In the Cold War, America’s generals knew better than to let Soviet cameras hover over our military bases. Back then, the very idea would’ve been laughed out of the room or even treated as treason. Fast forward to 2025, and America’s number one foreign adversary, China, is setting up a growing number of internet-connected cameras across the country. Unfortunately, this is now a problem in Texas.El Paso, Texas, a border city sitting next to one of the busiest illegal crossing points in America, just announced the deployment of over twenty Chinese-made DJI docks for drones patrolling American skies. The same Pentagon that once warned about Soviet spy satellites has now blacklisted DJI as a “Chinese military company.” The Treasury Department has sanctioned it for aiding in Chinese state surveillance. Yet, here in Texas, we are giving them a front-row seat over one of the most strategically sensitive cities in the nation.
These drones don’t just film fender-benders or house fires. They fly over the streets, neighborhoods, and critical infrastructure where federal, state and local agencies conduct sensitive missions every day. They operate in the same airspace where Border Patrol, National Guard, and Texas law enforcement agencies coordinate. That means every image, every GPS coordinate and every flight path risks exposing how our security apparatus actually works and responds to all types of emergencies.
And this isn’t an abstract threat. In just the first six months of Fiscal Year 2024, Border Patrol encountered more Chinese nationals at the Southwest border than in all of FY23, 24,376 in total, nearly all of them crossing illegally. That’s an 8,000% increase since 2021. Among them was a Chinese national who breached a U.S. military base in California and refused to leave. Yet despite this unprecedented surge and the clear national security risks it poses, Texan municipalities still use this adversary’s hardware.
The El Paso Police Department has argued that this Chinese military technology can be secured because they are hosting the drone data on American servers. This false sense of security ignores how easily Chinese technology can carry embedded backdoor access. It’s exactly why Congress enacted the American Security Drone Act in 2023, banning federal agencies from procuring new DJI drones and docks regardless of any American software on top of Chinese military hardware. They knew it wouldn’t be the first time Chinese technology hid access for CCP officials to conduct surveillance.
Legally, under Chinese law, DJI must share any of that data with Beijing’s intelligence services upon request. That means a Chinese espionage operation has a glaring window into our security operations.
Would we have handed the Soviets the keys to our radar systems in 1965? Would we have let them wire the communications network at Fort Bliss? Then why are we letting the Chinese Communist Party put eyes in the sky over El Paso?

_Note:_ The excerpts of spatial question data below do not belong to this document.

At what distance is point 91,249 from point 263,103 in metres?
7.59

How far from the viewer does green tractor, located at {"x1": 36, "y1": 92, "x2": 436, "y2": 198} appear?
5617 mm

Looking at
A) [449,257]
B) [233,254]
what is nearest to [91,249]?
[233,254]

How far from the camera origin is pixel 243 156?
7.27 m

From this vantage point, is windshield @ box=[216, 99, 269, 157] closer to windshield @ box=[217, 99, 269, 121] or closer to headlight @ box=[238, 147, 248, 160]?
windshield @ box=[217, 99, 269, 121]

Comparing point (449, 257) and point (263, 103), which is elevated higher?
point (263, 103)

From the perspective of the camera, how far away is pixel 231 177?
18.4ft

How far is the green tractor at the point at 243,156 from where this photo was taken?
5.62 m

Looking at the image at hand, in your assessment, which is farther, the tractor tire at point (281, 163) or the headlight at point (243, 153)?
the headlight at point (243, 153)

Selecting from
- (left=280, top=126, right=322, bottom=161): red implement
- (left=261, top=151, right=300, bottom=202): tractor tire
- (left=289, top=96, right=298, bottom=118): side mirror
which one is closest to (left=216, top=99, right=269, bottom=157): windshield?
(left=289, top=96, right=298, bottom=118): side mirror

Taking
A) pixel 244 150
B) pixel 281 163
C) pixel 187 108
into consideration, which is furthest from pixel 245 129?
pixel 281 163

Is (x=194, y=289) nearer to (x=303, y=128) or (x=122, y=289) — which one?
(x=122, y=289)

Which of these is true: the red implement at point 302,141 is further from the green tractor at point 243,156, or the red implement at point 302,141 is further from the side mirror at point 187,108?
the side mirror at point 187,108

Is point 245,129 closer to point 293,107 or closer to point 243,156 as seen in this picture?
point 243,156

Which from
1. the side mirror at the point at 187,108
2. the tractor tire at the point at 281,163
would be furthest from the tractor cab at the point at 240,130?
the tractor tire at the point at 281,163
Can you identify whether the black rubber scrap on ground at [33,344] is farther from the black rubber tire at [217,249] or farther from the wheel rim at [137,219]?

Texas lawmakers need to shut this down. They need to ban Chinese-made drones for all state and local agencies, especially in border regions and fund the transition to American-made drones that keep our data in our hands and allow law enforcement to do their job.
El Paso can and should be a leader in public safety technology, but it shouldn’t be a testing ground for the CCP’s aerial surveillance.
If we wouldn’t let a foreign adversary build the fence around our house, why are we letting them fly over it?